Your philosophy essentially changes faith to scholarship.
Do you fail to apply your own assertion to your reasoning? Are you in effect suggesting that your modern KJV-only philosophy essentially changes faith into blind trust in the imperfect, incomplete scholarship of one exclusive group of doctrinally-unsound Church of England critics in 1611? You do not practice what you preach.
Blind faith in human claims for the KJV that are not true and that are not scriptural is not biblical faith in what God said in Scripture.
The Scriptures do not teach that the word of God is bound to the textual criticism decisions, Bible revision decisions, and translation decisions of one exclusive group of Church of England critics/scholars in 1611.

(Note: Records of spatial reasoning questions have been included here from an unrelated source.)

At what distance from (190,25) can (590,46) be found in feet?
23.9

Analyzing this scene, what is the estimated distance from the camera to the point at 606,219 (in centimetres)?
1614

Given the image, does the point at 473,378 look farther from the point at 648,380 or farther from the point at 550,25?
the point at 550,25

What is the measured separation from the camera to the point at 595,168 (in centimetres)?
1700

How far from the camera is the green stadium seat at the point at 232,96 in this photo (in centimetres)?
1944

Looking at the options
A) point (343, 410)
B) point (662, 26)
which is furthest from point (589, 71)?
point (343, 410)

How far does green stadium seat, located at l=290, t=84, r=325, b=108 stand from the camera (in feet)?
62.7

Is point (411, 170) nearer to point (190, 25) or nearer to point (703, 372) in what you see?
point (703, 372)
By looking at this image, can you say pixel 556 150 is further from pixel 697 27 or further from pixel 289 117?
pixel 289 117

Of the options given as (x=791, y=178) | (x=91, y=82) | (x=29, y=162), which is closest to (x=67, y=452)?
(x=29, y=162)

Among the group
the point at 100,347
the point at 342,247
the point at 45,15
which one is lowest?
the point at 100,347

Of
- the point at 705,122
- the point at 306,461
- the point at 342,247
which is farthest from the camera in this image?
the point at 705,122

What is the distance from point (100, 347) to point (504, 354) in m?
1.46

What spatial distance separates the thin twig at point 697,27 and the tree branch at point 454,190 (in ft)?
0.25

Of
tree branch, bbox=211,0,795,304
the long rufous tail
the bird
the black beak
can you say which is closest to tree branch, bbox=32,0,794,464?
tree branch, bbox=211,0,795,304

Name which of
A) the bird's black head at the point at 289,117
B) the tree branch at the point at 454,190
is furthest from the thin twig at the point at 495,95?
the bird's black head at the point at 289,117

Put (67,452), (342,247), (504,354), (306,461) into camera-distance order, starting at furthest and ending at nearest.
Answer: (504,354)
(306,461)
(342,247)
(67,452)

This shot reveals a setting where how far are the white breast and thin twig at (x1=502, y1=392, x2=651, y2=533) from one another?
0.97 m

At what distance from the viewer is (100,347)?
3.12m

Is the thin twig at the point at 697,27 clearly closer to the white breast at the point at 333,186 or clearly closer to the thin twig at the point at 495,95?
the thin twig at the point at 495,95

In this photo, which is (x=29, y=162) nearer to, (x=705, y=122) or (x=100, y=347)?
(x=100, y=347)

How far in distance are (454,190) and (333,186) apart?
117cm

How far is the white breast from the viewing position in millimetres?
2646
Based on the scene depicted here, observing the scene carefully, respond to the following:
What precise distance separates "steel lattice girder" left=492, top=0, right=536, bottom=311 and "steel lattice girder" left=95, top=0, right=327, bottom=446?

KJV-only advocate Jack Moorman stated: "Within the New Testament Church there has never been any body of men to whom God has given any special authority to make decisions concerning the New Testament canon or the New Testament text" (
Forever Settled, p. 46). Timothy Morton wrote: "God never intended for a 'priest class' of elite scholars to have a lock on the words of life" (
Which Translation Should You Trust, p. 68). Under the heading “Scholasticism or Scholarship becomes the final authority,” James Rasbeary asserted: “Scholasticism is when an educated man or group of educated men assumes that they are the best qualified to tell us poor ignorant folks what God has
really said” (
What’s Wrong, p. 51). James Rasbeary declared: “Scholarship is
not the guiding criteria for determining the Word of God” (p. 95). Wayne Williams claimed: "God placed no scholastic lords over His heritage" (
Does God Have a Controversy, p. 66). Bob Kendall wrote: “The scholar unwittingly is declaring that God has been waiting for centuries for him to be born so God would finally have His word back to its original wording based on the scholar’s ability” (
How Firm, p. 44). Doug Stauffer asserted: “God does not expect the Christian to elevate the ‘textual scholars’ to the position of ultimate authority” (
One Book Stands Alone, p. 265). Lloyd Streeter maintained that “God never said that scholars should determine the text of the Bible” (
Seventy-five Problems, p. 182). R. B. Ouellette wrote: “It is wrong to commit--to any individual or exclusive group--the determination of truth for every person in matters relating to faith” (
More Sure Word, p. 51). R. B. Ouellette wrote: “God did not appoint scholars to be the final authorities for the interpretation of Scripture” (p. 27). Phil Stringer wrote: “The translation is only as accurate as the honesty, objectivity, and scholarship of the translators allow. The translators become the priests for the reader” (
Unbroken Bible, p. 166).
Do Moorman, Morton, Williams, Stringer, Stauffer, Rasbeary, and other KJV-only advocates fail to apply consistently and justly their very own assertions to the textual critics/scholars who made the varying Textus Receptus editions and the varying editions of the KJV?